My heart is breaking even writing about it.
So, after rehearsal, rewrite happened (as per usual). Also, free margaritas in the alleyway happened (not usual).
There were no changes in my rolls, so I didn’t really have to do anything during rewrite.
Before you knew it, the show started.
I thought I was gonna be a wreck from moment one, but I was surprisingly calm(ish).
But once act 4 started, when Larry was doing his speech about the map being upside down, I cried – totally sobbed standing up (leaning over) in my bay.
Then, at the end of act 4, I saw the contributors run onstage… And then the staff ran on. I didn’t think I was gonna make it down. But I ran down to the studio anyway. I was a little late, of course. But I ran onstage too. It was magical to get to go town there.
I took a little video of the audience and everyone hugging around me. (Even though they cut the take, the cameras rolled to catch us all hugging and I feel silly taping stuff instead of hugging people… But other people were doing it too.)
I just wanted to take in and remember that moment.
Then I put down my phone and looked around with just my eyes, seeing this whole audience there for us for the last time as Bob Marley’s Three Little Birds (“’cause every little thing is gonna be all right”) played in the background.

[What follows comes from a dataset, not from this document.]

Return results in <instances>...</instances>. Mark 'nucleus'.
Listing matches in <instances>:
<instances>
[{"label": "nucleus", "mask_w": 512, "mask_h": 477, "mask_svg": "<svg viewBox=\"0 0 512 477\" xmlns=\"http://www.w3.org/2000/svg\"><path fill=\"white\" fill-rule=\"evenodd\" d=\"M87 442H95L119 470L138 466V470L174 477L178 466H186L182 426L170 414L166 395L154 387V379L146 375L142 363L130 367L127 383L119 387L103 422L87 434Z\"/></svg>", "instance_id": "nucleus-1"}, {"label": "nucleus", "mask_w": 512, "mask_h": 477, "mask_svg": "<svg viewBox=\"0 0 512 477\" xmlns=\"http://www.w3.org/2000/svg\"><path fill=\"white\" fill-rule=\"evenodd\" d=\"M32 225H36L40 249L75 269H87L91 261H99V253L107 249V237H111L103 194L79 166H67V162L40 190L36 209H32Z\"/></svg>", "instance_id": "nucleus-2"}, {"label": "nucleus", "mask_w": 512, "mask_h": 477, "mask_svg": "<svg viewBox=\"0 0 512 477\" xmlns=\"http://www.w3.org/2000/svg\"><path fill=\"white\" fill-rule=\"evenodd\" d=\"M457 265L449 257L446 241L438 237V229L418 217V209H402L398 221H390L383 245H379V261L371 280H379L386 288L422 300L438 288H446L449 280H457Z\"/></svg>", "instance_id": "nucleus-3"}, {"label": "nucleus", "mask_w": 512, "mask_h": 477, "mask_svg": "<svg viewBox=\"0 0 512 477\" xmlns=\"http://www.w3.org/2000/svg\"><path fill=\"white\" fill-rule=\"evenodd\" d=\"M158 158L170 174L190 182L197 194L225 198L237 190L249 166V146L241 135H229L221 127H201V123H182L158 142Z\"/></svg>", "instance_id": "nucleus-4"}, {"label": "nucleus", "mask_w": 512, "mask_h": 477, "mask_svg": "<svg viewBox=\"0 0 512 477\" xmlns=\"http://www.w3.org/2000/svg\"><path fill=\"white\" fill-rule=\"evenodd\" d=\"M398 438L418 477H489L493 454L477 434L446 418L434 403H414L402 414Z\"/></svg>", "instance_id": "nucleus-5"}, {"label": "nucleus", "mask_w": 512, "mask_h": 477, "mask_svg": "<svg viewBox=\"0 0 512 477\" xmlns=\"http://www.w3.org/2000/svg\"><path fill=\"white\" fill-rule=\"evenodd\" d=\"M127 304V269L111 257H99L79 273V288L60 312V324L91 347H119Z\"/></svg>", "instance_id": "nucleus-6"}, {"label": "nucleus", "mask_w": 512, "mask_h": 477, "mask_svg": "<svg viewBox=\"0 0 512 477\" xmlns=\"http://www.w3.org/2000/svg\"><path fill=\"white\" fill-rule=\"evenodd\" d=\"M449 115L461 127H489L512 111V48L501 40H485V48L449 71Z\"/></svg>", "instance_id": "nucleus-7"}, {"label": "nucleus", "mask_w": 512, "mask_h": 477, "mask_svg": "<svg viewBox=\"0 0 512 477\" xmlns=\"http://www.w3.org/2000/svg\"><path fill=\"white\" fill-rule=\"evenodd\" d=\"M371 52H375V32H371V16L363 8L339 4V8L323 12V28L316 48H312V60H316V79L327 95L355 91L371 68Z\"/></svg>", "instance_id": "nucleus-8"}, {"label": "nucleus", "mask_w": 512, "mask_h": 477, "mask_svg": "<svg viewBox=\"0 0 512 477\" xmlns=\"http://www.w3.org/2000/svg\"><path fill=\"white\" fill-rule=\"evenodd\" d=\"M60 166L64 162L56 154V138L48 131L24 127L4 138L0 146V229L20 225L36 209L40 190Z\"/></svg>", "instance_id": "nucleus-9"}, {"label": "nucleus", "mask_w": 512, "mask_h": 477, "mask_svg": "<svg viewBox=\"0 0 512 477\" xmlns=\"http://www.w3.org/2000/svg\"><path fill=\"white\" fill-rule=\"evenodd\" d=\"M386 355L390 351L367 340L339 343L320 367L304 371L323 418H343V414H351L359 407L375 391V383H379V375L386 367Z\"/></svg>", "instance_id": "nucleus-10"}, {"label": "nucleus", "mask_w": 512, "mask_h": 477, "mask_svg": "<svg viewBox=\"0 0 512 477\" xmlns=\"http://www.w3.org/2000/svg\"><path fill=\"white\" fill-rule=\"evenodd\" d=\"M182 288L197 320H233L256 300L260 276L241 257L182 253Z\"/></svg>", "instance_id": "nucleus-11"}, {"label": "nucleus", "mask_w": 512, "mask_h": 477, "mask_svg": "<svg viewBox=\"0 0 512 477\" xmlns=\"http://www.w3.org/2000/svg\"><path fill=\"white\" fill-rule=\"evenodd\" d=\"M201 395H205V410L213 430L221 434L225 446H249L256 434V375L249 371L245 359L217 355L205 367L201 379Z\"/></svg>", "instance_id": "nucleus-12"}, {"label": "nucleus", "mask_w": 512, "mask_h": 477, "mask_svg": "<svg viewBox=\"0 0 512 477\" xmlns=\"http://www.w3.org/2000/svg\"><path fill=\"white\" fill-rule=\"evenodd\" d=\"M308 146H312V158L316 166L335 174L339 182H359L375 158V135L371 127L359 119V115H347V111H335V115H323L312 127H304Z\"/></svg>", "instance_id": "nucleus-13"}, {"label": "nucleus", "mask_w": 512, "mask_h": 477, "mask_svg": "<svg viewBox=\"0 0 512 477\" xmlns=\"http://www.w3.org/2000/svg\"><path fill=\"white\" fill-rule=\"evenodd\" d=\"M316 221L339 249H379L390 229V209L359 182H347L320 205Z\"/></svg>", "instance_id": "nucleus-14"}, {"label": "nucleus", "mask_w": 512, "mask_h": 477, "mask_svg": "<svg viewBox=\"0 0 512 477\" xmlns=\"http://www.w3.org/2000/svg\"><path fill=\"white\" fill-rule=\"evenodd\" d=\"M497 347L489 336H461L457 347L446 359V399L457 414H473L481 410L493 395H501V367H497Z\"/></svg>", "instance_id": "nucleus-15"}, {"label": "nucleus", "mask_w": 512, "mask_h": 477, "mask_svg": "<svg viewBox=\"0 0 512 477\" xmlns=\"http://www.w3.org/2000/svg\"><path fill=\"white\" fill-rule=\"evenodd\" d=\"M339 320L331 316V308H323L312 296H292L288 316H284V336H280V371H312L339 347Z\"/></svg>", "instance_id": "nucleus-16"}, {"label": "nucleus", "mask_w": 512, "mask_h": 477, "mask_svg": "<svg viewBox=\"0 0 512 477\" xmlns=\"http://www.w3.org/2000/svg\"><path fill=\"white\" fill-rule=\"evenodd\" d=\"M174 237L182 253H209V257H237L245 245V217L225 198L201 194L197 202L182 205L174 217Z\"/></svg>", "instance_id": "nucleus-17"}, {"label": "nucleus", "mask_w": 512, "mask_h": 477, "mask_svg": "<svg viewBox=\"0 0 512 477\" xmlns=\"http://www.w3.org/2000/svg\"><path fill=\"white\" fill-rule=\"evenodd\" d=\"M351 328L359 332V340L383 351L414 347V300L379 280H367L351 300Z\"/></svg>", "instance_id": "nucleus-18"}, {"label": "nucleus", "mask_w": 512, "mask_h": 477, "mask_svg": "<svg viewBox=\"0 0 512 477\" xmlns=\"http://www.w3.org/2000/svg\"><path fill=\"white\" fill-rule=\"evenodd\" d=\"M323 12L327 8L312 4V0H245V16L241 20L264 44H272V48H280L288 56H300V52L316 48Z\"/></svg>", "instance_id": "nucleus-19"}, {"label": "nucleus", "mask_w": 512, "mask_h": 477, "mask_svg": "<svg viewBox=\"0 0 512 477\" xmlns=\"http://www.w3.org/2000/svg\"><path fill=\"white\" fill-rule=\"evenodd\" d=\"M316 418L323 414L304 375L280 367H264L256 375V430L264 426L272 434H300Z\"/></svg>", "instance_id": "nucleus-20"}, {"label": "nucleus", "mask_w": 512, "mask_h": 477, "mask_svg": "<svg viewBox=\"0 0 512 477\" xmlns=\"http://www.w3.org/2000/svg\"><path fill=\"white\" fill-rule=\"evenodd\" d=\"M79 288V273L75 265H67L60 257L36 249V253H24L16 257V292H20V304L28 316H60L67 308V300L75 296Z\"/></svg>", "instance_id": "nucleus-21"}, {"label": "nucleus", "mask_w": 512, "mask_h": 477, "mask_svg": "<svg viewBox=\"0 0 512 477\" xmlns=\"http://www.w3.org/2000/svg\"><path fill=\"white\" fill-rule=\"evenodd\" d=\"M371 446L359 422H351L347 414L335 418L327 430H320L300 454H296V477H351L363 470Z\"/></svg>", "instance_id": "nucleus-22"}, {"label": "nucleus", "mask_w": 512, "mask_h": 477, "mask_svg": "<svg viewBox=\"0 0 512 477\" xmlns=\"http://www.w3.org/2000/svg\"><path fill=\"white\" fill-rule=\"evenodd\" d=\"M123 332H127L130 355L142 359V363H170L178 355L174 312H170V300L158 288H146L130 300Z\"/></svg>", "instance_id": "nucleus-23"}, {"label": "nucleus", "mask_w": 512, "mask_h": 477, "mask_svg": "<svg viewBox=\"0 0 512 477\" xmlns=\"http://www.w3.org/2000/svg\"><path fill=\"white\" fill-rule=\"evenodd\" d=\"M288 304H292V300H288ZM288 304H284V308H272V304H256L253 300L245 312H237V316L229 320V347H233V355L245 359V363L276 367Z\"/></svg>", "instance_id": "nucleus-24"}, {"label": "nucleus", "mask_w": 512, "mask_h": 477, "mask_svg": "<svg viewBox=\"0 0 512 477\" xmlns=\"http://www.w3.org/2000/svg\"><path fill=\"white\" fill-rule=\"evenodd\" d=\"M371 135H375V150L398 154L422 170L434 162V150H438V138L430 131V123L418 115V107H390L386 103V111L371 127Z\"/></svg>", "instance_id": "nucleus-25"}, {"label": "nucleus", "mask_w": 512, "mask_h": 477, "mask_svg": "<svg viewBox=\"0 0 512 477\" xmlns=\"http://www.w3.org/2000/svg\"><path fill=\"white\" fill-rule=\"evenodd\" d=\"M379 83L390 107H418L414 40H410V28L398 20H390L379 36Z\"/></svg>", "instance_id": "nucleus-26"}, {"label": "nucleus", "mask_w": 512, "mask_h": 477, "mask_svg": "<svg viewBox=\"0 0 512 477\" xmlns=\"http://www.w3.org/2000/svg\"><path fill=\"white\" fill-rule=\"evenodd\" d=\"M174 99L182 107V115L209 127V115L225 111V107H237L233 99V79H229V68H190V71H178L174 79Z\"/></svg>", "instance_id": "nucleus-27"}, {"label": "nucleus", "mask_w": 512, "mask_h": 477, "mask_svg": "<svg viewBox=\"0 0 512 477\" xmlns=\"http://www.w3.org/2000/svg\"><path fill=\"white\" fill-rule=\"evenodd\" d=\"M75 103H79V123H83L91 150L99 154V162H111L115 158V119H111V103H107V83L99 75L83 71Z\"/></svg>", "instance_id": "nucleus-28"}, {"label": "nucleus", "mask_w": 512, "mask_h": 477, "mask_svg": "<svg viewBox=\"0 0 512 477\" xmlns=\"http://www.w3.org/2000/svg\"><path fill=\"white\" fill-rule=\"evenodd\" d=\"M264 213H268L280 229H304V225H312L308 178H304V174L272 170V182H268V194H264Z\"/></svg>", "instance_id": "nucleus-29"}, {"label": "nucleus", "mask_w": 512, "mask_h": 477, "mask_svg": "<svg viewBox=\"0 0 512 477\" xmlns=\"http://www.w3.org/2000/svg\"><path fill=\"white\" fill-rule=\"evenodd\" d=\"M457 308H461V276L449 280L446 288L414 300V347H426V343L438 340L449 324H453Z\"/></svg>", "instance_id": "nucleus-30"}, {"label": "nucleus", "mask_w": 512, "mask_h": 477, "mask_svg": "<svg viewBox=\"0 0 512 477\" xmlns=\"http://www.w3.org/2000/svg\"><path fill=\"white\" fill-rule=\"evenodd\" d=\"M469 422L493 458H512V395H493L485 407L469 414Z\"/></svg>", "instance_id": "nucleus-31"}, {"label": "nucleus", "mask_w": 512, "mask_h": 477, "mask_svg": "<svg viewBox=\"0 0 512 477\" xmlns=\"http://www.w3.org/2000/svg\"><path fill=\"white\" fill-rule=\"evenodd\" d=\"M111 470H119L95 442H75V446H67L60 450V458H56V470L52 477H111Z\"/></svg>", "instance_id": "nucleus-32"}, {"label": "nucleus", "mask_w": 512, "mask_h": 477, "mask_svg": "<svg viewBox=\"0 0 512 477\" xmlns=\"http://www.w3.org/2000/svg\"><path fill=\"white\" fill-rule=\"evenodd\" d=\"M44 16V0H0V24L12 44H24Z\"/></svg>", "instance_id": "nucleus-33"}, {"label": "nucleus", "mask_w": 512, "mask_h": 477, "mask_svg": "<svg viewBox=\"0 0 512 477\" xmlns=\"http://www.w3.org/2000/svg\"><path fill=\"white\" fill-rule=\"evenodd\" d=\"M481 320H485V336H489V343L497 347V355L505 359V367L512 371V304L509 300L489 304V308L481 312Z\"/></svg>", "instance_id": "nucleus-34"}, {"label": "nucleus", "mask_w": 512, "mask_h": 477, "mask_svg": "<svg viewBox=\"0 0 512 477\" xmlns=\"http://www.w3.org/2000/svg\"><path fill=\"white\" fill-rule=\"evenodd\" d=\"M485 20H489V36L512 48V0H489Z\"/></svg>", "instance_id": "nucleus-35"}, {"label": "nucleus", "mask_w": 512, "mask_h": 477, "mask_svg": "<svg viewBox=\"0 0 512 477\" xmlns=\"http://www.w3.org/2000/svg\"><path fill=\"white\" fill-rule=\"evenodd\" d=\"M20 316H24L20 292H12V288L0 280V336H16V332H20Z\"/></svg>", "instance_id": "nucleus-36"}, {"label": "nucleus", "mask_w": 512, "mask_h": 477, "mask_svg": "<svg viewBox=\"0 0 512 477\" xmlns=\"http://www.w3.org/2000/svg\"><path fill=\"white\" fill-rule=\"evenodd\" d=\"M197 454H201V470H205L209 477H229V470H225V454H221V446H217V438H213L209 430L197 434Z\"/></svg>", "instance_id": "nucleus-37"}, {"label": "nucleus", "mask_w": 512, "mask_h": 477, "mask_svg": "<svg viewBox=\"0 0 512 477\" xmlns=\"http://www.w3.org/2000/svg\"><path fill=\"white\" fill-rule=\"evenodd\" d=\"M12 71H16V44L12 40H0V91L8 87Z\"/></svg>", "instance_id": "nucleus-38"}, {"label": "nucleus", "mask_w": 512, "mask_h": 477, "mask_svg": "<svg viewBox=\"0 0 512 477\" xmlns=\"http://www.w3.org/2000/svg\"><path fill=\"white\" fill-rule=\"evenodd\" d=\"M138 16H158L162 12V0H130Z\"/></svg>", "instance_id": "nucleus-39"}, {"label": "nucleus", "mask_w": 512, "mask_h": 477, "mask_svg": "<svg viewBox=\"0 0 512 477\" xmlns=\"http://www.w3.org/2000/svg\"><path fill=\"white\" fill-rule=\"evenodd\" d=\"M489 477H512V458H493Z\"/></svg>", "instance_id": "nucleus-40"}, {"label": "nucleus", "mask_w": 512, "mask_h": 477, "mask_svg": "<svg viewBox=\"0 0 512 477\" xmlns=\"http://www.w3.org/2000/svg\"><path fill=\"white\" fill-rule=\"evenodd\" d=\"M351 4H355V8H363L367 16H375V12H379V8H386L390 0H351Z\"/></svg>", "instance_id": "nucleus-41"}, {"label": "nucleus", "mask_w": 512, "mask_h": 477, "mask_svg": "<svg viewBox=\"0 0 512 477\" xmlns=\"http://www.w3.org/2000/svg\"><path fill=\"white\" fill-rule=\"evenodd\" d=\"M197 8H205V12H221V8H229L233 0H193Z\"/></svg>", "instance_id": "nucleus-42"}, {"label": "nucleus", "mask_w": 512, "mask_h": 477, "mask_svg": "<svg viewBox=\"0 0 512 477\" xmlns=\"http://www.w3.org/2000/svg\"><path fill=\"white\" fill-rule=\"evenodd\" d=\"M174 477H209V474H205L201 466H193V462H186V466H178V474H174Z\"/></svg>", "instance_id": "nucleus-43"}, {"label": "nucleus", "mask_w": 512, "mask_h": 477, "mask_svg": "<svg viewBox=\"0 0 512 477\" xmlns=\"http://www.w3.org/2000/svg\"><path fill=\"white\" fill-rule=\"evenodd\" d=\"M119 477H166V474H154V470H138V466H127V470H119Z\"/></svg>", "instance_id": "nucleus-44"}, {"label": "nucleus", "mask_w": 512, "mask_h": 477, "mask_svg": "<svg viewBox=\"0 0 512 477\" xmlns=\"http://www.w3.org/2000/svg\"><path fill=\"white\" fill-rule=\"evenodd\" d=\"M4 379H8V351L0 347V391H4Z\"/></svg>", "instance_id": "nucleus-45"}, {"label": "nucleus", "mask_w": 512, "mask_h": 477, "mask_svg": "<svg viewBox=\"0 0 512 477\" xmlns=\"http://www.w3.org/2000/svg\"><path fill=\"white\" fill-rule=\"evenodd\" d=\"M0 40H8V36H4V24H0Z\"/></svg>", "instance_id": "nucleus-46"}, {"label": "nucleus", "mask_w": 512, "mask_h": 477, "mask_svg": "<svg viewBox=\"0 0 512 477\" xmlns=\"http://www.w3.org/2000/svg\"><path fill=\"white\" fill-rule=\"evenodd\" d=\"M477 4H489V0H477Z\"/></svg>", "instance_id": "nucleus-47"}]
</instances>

I wanted to live in that moment forever.
I started crying (of course) and I went around hugging people on set (and then backstage once we were all shooed off the set).
Then I went upstairs ’cause I actually had to do some work. And then I came back downstairs to grab my guests who’d come to the taping. (Naturally, they were people I met through twitter – who else would they be?)
I had exports going as I showed them around the building. They left. We all continued to do a little hugging. And people were taking things home from their offices.
And then we all met up at the final party – where there was mainly laughter and only slight bits of crying.
When The Nightly Show came on the televisions, people cheered so loudly.
It was a beautiful night – people walking around giving gorgeous monologues about what it was like to work together.
I left when the party started to seem like it was really dying down. I took one last look around as I walked out the door. And of course I cried a little on the way home – looking around at New York as I passed through it – thinking of all my memories of moving to the city, and the show, and all that jazz.
And I had one more day of work, which I will talk about tomorrow.